● **DIRECTION**: Copy out, word for word, every line from the one containing "Is pixel 307" through the last line of the items below, including both ends.

● **AVAILABLE DATA**:
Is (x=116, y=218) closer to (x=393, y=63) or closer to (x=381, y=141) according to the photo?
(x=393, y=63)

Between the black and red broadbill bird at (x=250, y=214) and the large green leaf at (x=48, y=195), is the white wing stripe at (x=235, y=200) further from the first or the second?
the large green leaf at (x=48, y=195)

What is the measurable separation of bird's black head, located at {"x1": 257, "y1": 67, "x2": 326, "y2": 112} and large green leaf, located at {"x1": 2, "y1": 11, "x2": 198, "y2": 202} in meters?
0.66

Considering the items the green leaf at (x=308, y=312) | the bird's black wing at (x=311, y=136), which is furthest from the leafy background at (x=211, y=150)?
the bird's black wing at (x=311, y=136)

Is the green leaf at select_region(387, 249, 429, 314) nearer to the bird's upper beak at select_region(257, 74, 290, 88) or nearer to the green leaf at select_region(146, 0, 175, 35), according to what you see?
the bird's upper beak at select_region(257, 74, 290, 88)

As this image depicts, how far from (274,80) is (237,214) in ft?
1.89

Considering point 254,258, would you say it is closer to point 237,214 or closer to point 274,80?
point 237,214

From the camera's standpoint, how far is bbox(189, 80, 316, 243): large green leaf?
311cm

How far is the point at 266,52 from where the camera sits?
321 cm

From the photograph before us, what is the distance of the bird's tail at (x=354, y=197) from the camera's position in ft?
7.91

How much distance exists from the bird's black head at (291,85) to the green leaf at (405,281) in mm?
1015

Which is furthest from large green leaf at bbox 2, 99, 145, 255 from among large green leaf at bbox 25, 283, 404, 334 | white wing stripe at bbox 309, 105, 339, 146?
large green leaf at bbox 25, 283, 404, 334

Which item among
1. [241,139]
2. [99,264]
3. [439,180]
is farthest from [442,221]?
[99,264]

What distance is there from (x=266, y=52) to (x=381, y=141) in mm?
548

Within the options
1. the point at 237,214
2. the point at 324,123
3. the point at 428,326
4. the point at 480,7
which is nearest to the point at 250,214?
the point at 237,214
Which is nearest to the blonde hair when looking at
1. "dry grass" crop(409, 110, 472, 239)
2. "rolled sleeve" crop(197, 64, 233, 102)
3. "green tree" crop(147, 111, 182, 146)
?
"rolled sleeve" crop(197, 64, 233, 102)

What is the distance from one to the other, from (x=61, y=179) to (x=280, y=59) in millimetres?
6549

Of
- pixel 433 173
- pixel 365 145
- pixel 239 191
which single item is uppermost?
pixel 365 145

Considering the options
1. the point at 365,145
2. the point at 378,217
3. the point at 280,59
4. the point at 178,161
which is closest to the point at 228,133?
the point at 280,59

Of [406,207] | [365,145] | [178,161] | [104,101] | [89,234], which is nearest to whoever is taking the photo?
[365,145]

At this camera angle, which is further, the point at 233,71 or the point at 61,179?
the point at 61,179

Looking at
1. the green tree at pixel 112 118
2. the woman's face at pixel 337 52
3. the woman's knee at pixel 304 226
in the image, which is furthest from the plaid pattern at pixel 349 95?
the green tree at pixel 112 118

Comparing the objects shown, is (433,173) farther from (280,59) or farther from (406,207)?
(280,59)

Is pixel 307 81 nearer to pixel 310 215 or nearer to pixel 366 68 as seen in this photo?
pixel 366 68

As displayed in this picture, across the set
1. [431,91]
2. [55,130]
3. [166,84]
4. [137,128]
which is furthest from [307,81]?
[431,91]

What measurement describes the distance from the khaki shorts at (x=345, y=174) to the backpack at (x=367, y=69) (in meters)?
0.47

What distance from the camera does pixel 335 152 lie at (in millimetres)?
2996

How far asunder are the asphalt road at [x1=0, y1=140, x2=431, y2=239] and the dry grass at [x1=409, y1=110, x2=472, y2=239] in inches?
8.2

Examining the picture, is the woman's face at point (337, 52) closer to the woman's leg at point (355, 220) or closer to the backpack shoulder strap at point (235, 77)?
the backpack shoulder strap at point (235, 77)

● **ANSWER TO THIS PROBLEM**:
Is pixel 307 81 nearer to pixel 310 215 or nearer to pixel 366 68 as seen in this photo?
pixel 366 68

As displayed in this picture, across the set
1. [431,91]
2. [55,130]
3. [166,84]
4. [137,128]
which is furthest from [307,81]?
[431,91]

What measurement describes the distance from the khaki shorts at (x=345, y=174) to the backpack at (x=367, y=69) (in meters)?
0.47

What distance from the camera does pixel 335 152 lie at (in millimetres)?
2996

How far asunder are the asphalt road at [x1=0, y1=140, x2=431, y2=239] and the dry grass at [x1=409, y1=110, x2=472, y2=239] in inches?
8.2

Examining the picture, is the woman's face at point (337, 52) closer to the woman's leg at point (355, 220) or closer to the backpack shoulder strap at point (235, 77)?
the backpack shoulder strap at point (235, 77)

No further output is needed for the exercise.